▶ _Information provided_
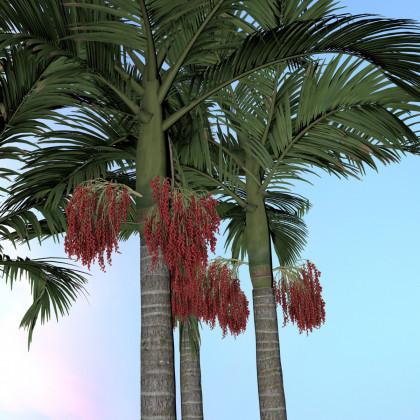 Palma královská - Palma ohnivá - semena Palmy - Archontophoenix alexandrae - 3 ks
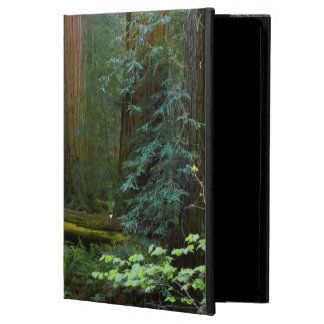 Redwoods In Muir Woods National Park iPad Air Cover
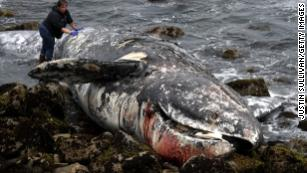 Mysterious surge in dead gray whales concerns scientists
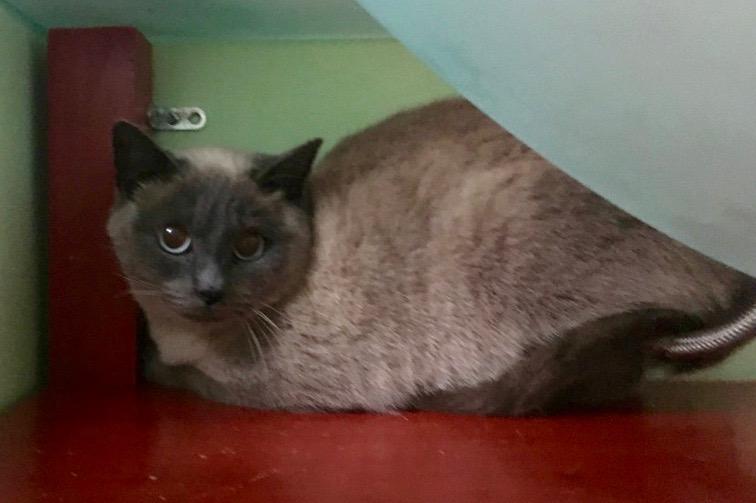 Nos chats à l'adoption 42af7e10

▶ _Task goal_
Pictures do not belong in the copy. Reproduce the rest of the data exactly.

▶ _Written reply_
 Palma královská - Palma ohnivá - semena Palmy - Archontophoenix alexandrae - 3 ks
 Redwoods In Muir Woods National Park iPad Air Cover
 Mysterious surge in dead gray whales concerns scientists
 Nos chats à l'adoption 42af7e10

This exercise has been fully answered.